-- START DOCUMENT SEGMENT --

BPF List
 help / color / mirror / Atom feed
From: Daniel Borkmann <daniel@iogearbox.net>
To: Shmulik Ladkani <shmulik@metanetworks.com>, bpf@vger.kernel.org
Cc: Alexei Starovoitov <ast@kernel.org>,
	Andrii Nakryiko <andrii@kernel.org>,
	Shmulik Ladkani <shmulik.ladkani@gmail.com>
Subject: Re: [PATCH bpf-next 1/2] bpf: Support getting tunnel flags
Date: Wed, 31 Aug 2022 22:46:15 +0200	[thread overview]
Message-ID: <3b4e74bb-5ede-e773-69e6-6c272ffa2459@iogearbox.net> (raw)
In-Reply-To: <20220831144010.174110-1-shmulik.ladkani@gmail.com>

On 8/31/22 4:40 PM, Shmulik Ladkani wrote:
> Existing 'bpf_skb_get_tunnel_key' extracts various tunnel parameters
> (id, ttl, tos, local and remote) but does not expose ip_tunnel_info's
> tun_flags to the bpf program.
> 
> It makes sense to expose tun_flags to the bpf program.
> 
> Assume for example multiple GRE tunnels maintained on a single GRE
> interface in collect_md mode. The program expects origins to initiate
> over GRE, however different origins use different GRE characteristics
> (e.g. some prefer to use GRE checksum, some do not; some pass a GRE key,
> some do not, etc..).
> 
> A bpf program getting tun_flags can therefore remember the relevant
> flags (e.g. TUNNEL_CSUM, TUNNEL_SEQ...) for each initiating remote.
> In the reply path, the program can use 'bpf_skb_set_tunnel_key' in order
> to correctly reply to the remote, using similar characteristics, based on
> the stored tunnel flags.
> 
> Introduce BPF_F_TUNINFO_FLAGS flag for bpf_skb_get_tunnel_key.
> If specified, 'bpf_tunnel_key->tunnel_flags' is set with the tun_flags.

-- END DOCUMENT SEGMENT --

### PROBLEMS
a – Please write out, word for word, the passage of the BPF tunnel flags email that opens with the words containing "In-Reply-To: <20220831144010.174110-1-shmulik.ladkani@gmail.com>" and closes with "expose tun_flags to the bpf program.".
b – Extend the BPF tunnel flags email past its final sentence.
The rows play no part in this.

-- START INFORMATION GIVEN --

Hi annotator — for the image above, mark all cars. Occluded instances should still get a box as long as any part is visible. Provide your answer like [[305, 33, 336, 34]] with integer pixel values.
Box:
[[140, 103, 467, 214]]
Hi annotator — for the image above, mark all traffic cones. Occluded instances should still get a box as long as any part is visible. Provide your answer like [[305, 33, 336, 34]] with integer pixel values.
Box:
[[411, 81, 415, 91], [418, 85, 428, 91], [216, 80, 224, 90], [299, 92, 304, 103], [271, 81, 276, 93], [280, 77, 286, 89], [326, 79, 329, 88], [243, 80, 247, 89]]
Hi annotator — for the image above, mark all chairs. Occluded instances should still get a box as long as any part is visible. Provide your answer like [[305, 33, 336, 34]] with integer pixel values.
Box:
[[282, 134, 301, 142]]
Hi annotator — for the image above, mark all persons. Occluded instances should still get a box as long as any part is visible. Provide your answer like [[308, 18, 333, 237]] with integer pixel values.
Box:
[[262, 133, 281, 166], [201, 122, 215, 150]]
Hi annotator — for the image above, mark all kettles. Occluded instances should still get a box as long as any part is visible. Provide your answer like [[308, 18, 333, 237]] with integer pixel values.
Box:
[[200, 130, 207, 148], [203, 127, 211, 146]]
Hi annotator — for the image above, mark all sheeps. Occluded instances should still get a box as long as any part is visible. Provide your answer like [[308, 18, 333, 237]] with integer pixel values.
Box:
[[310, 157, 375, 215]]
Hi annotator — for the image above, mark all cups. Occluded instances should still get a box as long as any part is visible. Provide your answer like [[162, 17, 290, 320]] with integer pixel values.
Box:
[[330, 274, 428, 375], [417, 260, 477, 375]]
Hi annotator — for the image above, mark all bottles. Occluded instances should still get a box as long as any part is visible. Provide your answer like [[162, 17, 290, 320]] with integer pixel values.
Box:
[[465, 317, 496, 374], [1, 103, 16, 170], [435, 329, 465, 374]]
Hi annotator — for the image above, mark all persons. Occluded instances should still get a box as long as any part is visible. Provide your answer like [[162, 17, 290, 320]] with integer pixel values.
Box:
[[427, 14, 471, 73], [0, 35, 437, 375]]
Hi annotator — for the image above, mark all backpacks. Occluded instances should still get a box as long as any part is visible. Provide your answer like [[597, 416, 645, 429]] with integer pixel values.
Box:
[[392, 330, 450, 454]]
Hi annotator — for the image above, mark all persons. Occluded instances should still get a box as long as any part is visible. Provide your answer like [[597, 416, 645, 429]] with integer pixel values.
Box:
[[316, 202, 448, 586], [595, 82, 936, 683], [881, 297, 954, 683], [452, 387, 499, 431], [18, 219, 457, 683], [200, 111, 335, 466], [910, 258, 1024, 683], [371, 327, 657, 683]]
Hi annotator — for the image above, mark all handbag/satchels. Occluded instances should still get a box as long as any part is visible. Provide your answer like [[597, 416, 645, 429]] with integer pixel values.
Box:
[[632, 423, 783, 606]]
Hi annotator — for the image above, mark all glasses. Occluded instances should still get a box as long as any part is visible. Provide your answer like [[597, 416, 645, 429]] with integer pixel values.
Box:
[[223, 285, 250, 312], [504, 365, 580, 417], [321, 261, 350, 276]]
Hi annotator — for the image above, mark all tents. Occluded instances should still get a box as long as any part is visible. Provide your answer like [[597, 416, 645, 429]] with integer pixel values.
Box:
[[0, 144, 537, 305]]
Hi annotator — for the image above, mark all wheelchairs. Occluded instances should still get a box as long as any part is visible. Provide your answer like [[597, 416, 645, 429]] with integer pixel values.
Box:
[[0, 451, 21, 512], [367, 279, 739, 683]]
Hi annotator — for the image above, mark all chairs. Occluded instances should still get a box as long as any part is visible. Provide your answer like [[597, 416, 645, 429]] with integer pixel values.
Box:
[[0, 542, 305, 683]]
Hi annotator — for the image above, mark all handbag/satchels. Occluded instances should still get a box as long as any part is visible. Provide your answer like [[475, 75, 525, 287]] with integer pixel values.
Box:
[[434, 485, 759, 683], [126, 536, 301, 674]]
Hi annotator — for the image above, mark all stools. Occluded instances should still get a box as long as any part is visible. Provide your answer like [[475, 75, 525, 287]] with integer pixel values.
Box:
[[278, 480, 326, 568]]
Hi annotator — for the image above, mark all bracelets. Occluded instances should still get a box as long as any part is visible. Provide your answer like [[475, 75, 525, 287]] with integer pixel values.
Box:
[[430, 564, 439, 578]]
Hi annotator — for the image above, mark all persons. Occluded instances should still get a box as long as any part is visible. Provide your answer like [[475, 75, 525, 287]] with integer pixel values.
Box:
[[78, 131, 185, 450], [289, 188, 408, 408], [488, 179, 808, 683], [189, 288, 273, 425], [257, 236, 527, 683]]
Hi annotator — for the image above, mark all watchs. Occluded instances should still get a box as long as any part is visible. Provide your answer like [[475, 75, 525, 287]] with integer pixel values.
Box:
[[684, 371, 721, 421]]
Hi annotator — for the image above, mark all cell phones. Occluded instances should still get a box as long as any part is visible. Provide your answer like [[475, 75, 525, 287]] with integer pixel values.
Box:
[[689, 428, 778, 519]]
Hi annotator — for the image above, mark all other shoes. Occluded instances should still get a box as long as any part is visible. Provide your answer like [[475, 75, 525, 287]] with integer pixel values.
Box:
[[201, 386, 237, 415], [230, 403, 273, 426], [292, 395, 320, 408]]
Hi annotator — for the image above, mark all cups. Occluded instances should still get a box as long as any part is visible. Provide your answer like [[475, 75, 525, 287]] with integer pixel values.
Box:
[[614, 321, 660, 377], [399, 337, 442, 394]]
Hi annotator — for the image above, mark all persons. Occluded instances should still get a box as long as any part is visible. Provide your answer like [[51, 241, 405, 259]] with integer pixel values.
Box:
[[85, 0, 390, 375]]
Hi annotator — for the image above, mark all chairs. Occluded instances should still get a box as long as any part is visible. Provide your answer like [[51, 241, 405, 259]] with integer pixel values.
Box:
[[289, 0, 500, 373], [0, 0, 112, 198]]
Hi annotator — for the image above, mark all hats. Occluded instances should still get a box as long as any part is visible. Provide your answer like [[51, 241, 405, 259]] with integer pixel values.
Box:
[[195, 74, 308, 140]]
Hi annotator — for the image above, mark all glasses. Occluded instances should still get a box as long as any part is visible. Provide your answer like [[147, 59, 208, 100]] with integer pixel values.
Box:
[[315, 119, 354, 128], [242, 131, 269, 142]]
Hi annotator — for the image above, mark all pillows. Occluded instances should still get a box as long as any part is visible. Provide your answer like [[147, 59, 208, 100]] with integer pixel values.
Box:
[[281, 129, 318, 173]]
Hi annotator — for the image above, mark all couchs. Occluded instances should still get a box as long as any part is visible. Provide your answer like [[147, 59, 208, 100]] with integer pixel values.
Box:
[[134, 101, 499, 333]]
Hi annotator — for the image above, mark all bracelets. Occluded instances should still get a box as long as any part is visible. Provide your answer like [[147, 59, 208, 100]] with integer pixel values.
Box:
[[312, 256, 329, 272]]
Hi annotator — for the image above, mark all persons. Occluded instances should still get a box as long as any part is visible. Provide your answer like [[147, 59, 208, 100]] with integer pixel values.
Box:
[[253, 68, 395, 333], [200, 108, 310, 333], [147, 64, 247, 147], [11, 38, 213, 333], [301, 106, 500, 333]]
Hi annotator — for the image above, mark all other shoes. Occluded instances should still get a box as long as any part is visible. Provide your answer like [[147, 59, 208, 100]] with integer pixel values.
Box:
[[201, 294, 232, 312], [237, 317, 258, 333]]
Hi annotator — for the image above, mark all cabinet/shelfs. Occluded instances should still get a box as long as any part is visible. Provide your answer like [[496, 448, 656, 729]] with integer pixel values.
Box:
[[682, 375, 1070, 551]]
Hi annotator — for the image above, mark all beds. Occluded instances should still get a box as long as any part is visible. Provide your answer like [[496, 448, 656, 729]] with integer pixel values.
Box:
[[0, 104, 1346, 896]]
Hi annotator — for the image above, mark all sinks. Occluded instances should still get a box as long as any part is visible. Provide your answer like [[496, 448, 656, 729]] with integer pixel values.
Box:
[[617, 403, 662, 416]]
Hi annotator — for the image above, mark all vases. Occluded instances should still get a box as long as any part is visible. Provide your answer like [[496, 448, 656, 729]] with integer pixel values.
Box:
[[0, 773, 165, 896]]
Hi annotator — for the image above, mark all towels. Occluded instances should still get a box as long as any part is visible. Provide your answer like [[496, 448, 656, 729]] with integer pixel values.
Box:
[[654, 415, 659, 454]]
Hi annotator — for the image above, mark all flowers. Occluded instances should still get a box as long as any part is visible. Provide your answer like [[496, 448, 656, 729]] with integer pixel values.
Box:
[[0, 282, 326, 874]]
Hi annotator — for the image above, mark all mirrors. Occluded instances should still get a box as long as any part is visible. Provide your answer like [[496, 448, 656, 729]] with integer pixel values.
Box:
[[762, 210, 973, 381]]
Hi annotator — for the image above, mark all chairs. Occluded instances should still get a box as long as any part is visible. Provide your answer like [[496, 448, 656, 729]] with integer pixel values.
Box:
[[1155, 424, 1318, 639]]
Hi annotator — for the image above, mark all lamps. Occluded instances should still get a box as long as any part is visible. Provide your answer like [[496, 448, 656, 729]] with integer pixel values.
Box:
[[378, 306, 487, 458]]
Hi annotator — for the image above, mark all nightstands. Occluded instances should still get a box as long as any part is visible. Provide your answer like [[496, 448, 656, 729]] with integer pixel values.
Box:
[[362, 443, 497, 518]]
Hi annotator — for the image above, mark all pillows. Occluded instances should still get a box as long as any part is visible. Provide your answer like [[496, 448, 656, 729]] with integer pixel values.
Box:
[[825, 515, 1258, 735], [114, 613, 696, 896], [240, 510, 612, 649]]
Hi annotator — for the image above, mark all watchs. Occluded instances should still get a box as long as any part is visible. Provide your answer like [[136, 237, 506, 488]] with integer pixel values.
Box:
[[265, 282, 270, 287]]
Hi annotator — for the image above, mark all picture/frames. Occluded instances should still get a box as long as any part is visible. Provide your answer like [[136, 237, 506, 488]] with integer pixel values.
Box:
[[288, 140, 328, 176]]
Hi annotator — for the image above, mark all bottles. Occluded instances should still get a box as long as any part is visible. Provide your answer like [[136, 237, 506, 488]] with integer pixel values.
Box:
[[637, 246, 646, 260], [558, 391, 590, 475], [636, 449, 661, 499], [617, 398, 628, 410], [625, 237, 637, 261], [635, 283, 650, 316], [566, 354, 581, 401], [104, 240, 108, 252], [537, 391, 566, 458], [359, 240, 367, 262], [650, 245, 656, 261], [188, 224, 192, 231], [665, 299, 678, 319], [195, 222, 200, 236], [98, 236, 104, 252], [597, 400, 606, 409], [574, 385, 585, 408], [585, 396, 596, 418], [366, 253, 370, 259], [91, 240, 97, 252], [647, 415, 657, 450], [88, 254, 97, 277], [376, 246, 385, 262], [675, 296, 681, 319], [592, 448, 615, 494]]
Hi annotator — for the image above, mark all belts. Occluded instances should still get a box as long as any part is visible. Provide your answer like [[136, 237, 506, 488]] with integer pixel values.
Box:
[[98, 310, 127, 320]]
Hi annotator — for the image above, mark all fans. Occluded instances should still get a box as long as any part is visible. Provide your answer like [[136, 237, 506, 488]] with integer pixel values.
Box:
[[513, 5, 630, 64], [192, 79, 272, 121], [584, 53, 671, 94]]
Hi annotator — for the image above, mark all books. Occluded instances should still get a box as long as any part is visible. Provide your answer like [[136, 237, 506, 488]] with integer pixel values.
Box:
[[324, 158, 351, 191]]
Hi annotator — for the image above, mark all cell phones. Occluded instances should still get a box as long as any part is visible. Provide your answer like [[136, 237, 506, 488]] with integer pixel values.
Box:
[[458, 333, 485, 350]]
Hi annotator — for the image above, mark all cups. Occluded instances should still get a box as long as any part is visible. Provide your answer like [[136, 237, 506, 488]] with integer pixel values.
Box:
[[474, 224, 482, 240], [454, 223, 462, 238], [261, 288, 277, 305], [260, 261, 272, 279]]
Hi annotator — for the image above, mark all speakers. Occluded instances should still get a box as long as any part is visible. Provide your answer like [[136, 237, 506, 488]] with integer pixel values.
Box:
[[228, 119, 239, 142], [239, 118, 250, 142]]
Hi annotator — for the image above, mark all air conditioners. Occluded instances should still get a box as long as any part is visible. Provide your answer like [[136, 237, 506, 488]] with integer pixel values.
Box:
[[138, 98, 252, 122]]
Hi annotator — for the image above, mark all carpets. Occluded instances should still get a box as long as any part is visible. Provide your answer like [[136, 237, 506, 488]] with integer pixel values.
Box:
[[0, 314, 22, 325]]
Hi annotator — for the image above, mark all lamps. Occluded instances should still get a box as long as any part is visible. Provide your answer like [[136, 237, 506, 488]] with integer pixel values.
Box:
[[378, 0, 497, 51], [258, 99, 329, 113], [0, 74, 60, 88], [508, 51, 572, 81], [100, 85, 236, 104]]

-- END INFORMATION GIVEN --

### WRITTEN ANSWERS
a –
In-Reply-To: <20220831144010.174110-1-shmulik.ladkani@gmail.com>

On 8/31/22 4:40 PM, Shmulik Ladkani wrote:
> Existing 'bpf_skb_get_tunnel_key' extracts various tunnel parameters
> (id, ttl, tos, local and remote) but does not expose ip_tunnel_info's
> tun_flags to the bpf program.
> 
> It makes sense to expose tun_flags to the bpf program.

b –
> 
> Decided to use the existing unused 'tunnel_ext' as the storage for the
> 'tunnel_flags' in order to avoid changing bpf_tunnel_key's layout.
> 
> Signed-off-by: Shmulik Ladkani <shmulik.ladkani@gmail.com>

The set looks good to me, one comment below..

> ---
>   include/uapi/linux/bpf.h       | 10 +++++++++-
>   net/core/filter.c              |  8 ++++++--
>   tools/include/uapi/linux/bpf.h | 10 +++++++++-
>   3 files changed, 24 insertions(+), 4 deletions(-)
> 
> diff --git a/include/uapi/linux/bpf.h b/include/uapi/linux/bpf.h
> index 962960a98835..837c0f9b7fdd 100644
> --- a/include/uapi/linux/bpf.h
> +++ b/include/uapi/linux/bpf.h
> @@ -5659,6 +5659,11 @@ enum {
>   	BPF_F_SEQ_NUMBER		= (1ULL << 3),
>   };
>   
> +/* BPF_FUNC_skb_get_tunnel_key flags. */
> +enum {
> +	BPF_F_TUNINFO_FLAGS		= (1ULL << 4),
> +};
> +
>   /* BPF_FUNC_perf_event_output, BPF_FUNC_perf_event_read and
>    * BPF_FUNC_perf_event_read_value flags.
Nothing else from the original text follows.